The First Closing Properties were acquired pursuant to a purchase agreement entered into by and between a wholly-owned subsidiary of the Company and Tedeschi Realty Corporation and entities affiliated with Tedeschi Realty Corporation, as seller. The total cost of this acquisition may increase in an amount equal to certain additional costs which have not yet been finally determined. Any additional costs are not expected to be material.

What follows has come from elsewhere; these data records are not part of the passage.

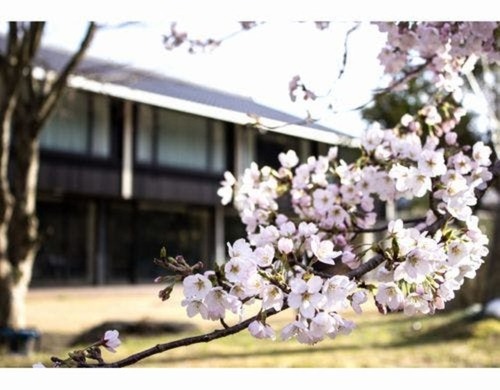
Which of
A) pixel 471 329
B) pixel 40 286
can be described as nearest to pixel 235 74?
pixel 471 329

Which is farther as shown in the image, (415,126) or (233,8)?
(233,8)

Property | | Years Built (1) | | Total Approximate Acquisition Cost (2), (3) | | Net Rentable Area (Square Feet) | | Occupancy | | Major Tenant (4) | |
New England Retail Portfolio | | 1952-2004 | | $ | 331,600,000 | | 1,700,000 | | 99 | % | Stop & Shop Grocery | |
| | | | | | | | | | | | |
(1) Certain properties included in the First Closing Properties underwent significant renovations during the period of 1992-2007.
(2) The Total Approximate Acquisition Cost was funded as follows: (i) proceeds from the Company’s public equity offering, (ii) cash on hand, and (iii) debt financing obtained by the Company.
(3) Total Approximate Acquisition Cost includes a purchase price of $329.5 million, plus an additional $2.1 million in transfer taxes, due diligence and closing costs, and does not include an estimated acquisition fee paid by the Company (pursuant to the terms of an advisory agreement described in the Company’s prospectus) to the Advisor in the amount of $3.3 million.
(4) Major tenant occupies 10% or more of the First Closing Properties’ net rentable square feet.
Item 2.03 Creation of a Direct Financial Obligation or an Obligation Under an Off-Balance Sheet Arrangement of a Registrant.
The information set forth above in Item 2.01 is hereby incorporated by reference in this Item 2.03.
Item 9.01 Financial Statements and Exhibits
To be filed by amendment. Pursuant to Item 9.01 of Form 8-K, the registrant hereby undertakes to file financial statements filed in response to Items 2.01 and 2.03 on an amendment to the Current Report on Form 8-K within 75 days from the date of the acquisition.